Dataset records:
§ §

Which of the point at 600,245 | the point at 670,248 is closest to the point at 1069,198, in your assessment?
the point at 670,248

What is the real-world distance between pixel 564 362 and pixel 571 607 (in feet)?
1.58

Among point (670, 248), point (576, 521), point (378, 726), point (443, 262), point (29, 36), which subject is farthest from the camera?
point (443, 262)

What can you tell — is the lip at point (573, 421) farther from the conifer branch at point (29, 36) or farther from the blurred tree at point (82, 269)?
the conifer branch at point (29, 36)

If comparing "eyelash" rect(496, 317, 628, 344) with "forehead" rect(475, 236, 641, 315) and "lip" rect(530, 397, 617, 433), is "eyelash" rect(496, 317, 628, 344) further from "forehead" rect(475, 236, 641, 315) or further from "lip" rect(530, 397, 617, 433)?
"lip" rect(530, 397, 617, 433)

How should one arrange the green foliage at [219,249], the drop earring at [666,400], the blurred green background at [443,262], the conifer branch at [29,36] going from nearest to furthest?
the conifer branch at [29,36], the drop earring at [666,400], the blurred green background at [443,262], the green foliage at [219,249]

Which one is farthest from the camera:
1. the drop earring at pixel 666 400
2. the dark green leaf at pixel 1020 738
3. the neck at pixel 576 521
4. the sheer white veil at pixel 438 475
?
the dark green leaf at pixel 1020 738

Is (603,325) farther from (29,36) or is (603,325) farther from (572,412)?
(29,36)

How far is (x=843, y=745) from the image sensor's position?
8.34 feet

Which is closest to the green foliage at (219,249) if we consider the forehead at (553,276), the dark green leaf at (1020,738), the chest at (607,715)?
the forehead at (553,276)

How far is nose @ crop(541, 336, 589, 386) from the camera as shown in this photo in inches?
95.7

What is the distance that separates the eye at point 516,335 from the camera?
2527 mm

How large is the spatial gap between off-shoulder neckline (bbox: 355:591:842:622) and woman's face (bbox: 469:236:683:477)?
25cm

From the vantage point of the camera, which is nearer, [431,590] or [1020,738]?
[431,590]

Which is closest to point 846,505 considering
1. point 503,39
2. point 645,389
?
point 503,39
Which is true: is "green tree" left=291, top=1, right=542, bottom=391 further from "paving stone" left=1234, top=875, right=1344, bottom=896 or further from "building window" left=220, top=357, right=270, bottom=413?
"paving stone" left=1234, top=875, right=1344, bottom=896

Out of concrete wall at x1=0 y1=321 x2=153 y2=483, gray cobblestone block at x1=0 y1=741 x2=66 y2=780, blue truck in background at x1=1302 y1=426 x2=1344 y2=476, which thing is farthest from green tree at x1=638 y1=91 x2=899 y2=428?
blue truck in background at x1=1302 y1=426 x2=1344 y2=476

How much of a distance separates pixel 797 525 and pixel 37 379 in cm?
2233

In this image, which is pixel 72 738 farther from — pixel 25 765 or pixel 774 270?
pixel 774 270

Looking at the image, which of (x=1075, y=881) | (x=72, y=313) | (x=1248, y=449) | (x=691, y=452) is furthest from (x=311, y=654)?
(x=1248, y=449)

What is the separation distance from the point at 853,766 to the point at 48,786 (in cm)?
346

§ §

Give the listing again, word for word.

> [Finished exercise]:
Which of the point at 600,245 | the point at 670,248 is closest to the point at 1069,198, in your assessment?
the point at 670,248

What is the real-world distance between pixel 564 362 and pixel 571 607 (in feet)?
1.58

Among point (670, 248), point (576, 521), point (378, 726), point (443, 262), point (29, 36), which subject is farthest from the camera?
point (443, 262)

What can you tell — is the lip at point (573, 421) farther from the conifer branch at point (29, 36) or farther from the blurred tree at point (82, 269)?
the conifer branch at point (29, 36)

If comparing "eyelash" rect(496, 317, 628, 344) with "forehead" rect(475, 236, 641, 315) and "lip" rect(530, 397, 617, 433), is "eyelash" rect(496, 317, 628, 344) further from "forehead" rect(475, 236, 641, 315) or further from "lip" rect(530, 397, 617, 433)?
"lip" rect(530, 397, 617, 433)

How should one arrange the green foliage at [219,249], the drop earring at [666,400], the blurred green background at [443,262], the conifer branch at [29,36] going from nearest to furthest?
the conifer branch at [29,36], the drop earring at [666,400], the blurred green background at [443,262], the green foliage at [219,249]

Which one is farthest from the camera:
1. the drop earring at pixel 666 400
2. the dark green leaf at pixel 1020 738
3. the neck at pixel 576 521
4. the sheer white veil at pixel 438 475
?
the dark green leaf at pixel 1020 738

Is (603,325) farther from (29,36) or is (603,325) farther from (572,412)?
(29,36)

How far is (x=843, y=745) from the image sensor's position?
8.34 feet

Which is closest to the green foliage at (219,249) if we consider the forehead at (553,276), the dark green leaf at (1020,738), the chest at (607,715)?
the forehead at (553,276)

How far is nose @ crop(541, 336, 589, 386) from the camera as shown in this photo in inches?
95.7

What is the distance that separates the eye at point 516,335 from the camera?
2527 mm

How large is the spatial gap between off-shoulder neckline (bbox: 355:591:842:622) and woman's face (bbox: 469:236:683:477)?
25cm

From the vantage point of the camera, which is nearer, [431,590] or [1020,738]?
[431,590]

Which is closest to point 846,505 considering
1. point 503,39
2. point 645,389
?
point 503,39
Which is true: is "green tree" left=291, top=1, right=542, bottom=391 further from "paving stone" left=1234, top=875, right=1344, bottom=896 or further from "building window" left=220, top=357, right=270, bottom=413?
"paving stone" left=1234, top=875, right=1344, bottom=896

Out of concrete wall at x1=0 y1=321 x2=153 y2=483, gray cobblestone block at x1=0 y1=741 x2=66 y2=780, blue truck in background at x1=1302 y1=426 x2=1344 y2=476, which thing is farthest from green tree at x1=638 y1=91 x2=899 y2=428?
blue truck in background at x1=1302 y1=426 x2=1344 y2=476

How much of a distance separates pixel 797 525 and pixel 37 379 in cm?
2233

In this image, which is pixel 72 738 farther from — pixel 25 765 or pixel 774 270?
pixel 774 270

Looking at the image, which of (x=1075, y=881) | (x=72, y=313) | (x=1248, y=449) | (x=691, y=452) is furthest from (x=311, y=654)?
(x=1248, y=449)

What is the separation distance from the point at 853,766 to the point at 48,786 (in cm)?
346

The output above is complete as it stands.